Excerpted passage:
+--

There will always be more to a memory athlete’s life than memorizing numbers, so their chunk encodings will never become perfectly efficient for the number-memorization task. However, maybe a memory athlete who devotes about half of their time to memorizing numbers will approach a code with only 1 bit of inefficiency for the number-memorizing task (representing a 50-50 binary decision between representing sequences of numbers vs anything else). So we might expect top memory athletes to give us a fairly tight lower bound on the number of bits in working memory.[5]

Andrea Muzii memorized a 630-digit number within five minutes. Since the most efficient encoding we can have for random digits is about 3.2 bits, this suggests that Andrea Muzii has at least 2016 bits of working memory.[6] (If Muzii was storing 7 chunks in working memory, this would suggest chunks of about 288 bits each.)

How can we visualize 2016 bits of information?

Human languages have an information rate of about 39 bits per second, so if we pretend that working memory is written entirely in natural language, this corresponds to about 52 seconds of natural language. Dividing by 72, we get five to ten seconds per chunk.

So, according to this estimate, if we could freeze-frame a single moment of our working memory and then explain all of the contents in natural language, it would take about a minute to accomplish.[7]

1. ^

If the sequential vs random access memories were significantly different, we would want to treat them differently. But, who knows what’s going on under the hood. For the purposes of this post, I’m more-or-less pretending that working memory is a flat array. This might not be anything like the truth.

Perhaps memories are stored as link structures, so random-access can be implemented as binary trees, and sequential can be implemented as linked lists. In that case, the two would be pretty similar in nature. Or perhaps sequences are stored in the auditory modality, which can “play back” in sequence, while random-access gets stored in visual memory, which can be accessed “at a glance”. In this case, they’d be using entirely different hardware. Perhaps it depends on the person!

2. ^

Epistemic status: hazy memory from psychology classes over a decade ago.

3. ^

I believe the main evidence for this hypothesis is the way memory experts improve their ability to memorize stuff they practice, like sequences of numbers, without improving their ability to memorize other sorts of things.[2] If total working memory was being increased, they should be able to memorize anything.[8]

4. ^

The variable length of the codewords isn’t really the important thing, here. I’m just mentioning Huffman codes because it’s a particularly common version of the dictionary-coding idea. My main point is to imagine “chunks” as codewords in a dictionary code.

+--

Task requirements:
A. Transcribe the working memory excerpt word for word, starting with "How can we visualize" and going on through "like the truth.".
B. Pick up the working memory excerpt after its final sentence and extend it.

Information given:
+--

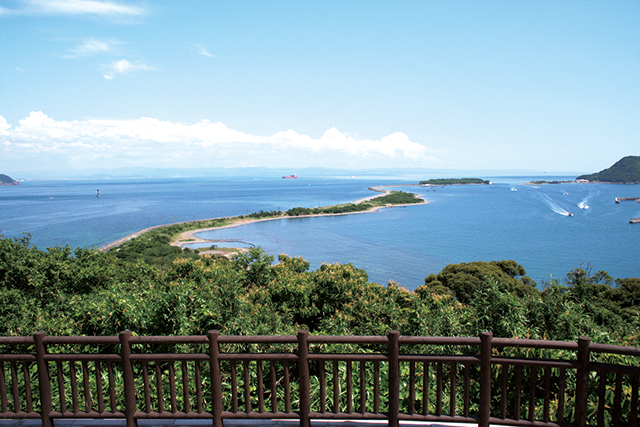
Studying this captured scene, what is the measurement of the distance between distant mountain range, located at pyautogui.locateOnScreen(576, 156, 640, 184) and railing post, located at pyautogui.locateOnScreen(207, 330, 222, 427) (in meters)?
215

+--

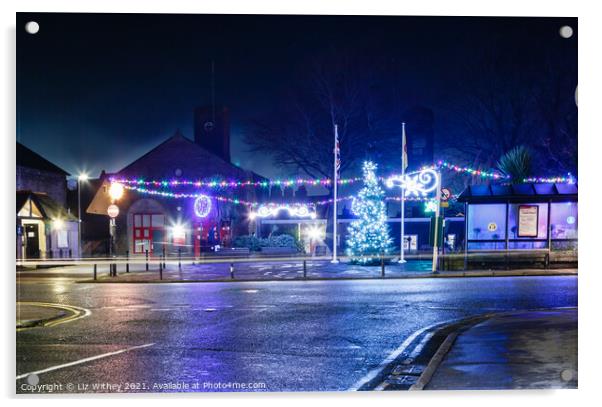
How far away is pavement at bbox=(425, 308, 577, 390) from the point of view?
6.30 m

+--

Task responses:
A.
How can we visualize 2016 bits of information?

Human languages have an information rate of about 39 bits per second, so if we pretend that working memory is written entirely in natural language, this corresponds to about 52 seconds of natural language. Dividing by 72, we get five to ten seconds per chunk.

So, according to this estimate, if we could freeze-frame a single moment of our working memory and then explain all of the contents in natural language, it would take about a minute to accomplish.[7]

1. ^

If the sequential vs random access memories were significantly different, we would want to treat them differently. But, who knows what’s going on under the hood. For the purposes of this post, I’m more-or-less pretending that working memory is a flat array. This might not be anything like the truth.

B.
However, the idea that some chunks have a higher probability than other chunks feels intuitive. Variable-length codewords imply variable-probability chunks, while fixed-length codes imply that all chunks have the same probability.

It’s easier to imagine variable-length codewords shifting up and down in probability as we learn; it’s harder to imagine fixed-length codewords growing and shrinking in length to shift the probabilities of sequences as we learn.

5. ^

This is, obviously, wild speculation.

6. ^

Several commenters have questioned my use of “working memory” here. For example, it’s plausible that Muzii was able to store significant portions of the information in long-term memory within the five minutes. So, some comments on what I mean by “working memory” in this essay.

I see three approaches to reasonable definitions of “working memory”.

The first is intuitive/​informal: “working memory” refers to memories which can be “kept in mind”. If I “get distracted” by a phone call, I might “forget what I was doing”, even though I may be able to recall what I was working on by consulting “long-term memory”—this suggests there’s some kind of “short-term” or “working memory” which has to do with what I was working on.

(Short-term memory and working memory are often treated as synonyms in the literature, according to wikipedia.)

The second approach is operational: define some tests of working memory size, such as those Miller employed. “Working memory” becomes whatever those tests measure.

The third approach is more neurological: based on our understanding of the brain, define “working memory” to point at specific elements of the information processing of the brain. Which elements? Well, we would base the selection on a combination of the first two approaches: which elements of the brain’s information processing seem to fit the informal idea of working memory? Which brain-regions are active during the experiments which form the operational definition?

I take an operational approach.

I see several reasonable approaches to operational definitions of short vs long-term memory: storage time (how long it takes to form a memory), recall time (how long it takes to retrieve a memory), and volatility (how long the memory sticks around—particularly if it’s not being actively maintained, that is, if we’re distracted by something else). All of these concepts are important, and each could individually be taken as a definition of “short-term vs long-term”.

The term “working memory” was coined by Miller. I think a reasonable operational definition, therefore, is “whatever Miller was measuring”.

However, I would like to further clarify this operationalization by explicitly indexing by the timespans involved in the experiment. A specific experimental setup can give people x seconds to memorize, y seconds between memorization and recital during which the memory must be maintained, and z seconds for recital. (z seems like the less important of these three variables, but, is still an important variable.)

So when I use Muzii for my final calculation, I’m really talking about a specific operationalized version of working memory where x = 5 minutes. This is going to be different from x = 4 minutes or x = 6 minutes, whereas by simply calling it “working memory”, I risk conflating.

Therefore, my punchline “one minute every moment” could more accurately be revised to “we recall about one minute of information from five minutes of trying to absorb information, if asked to recall very shortly after”.

(I’m not sure what the y-value was for Muzii’s world record that I cite.)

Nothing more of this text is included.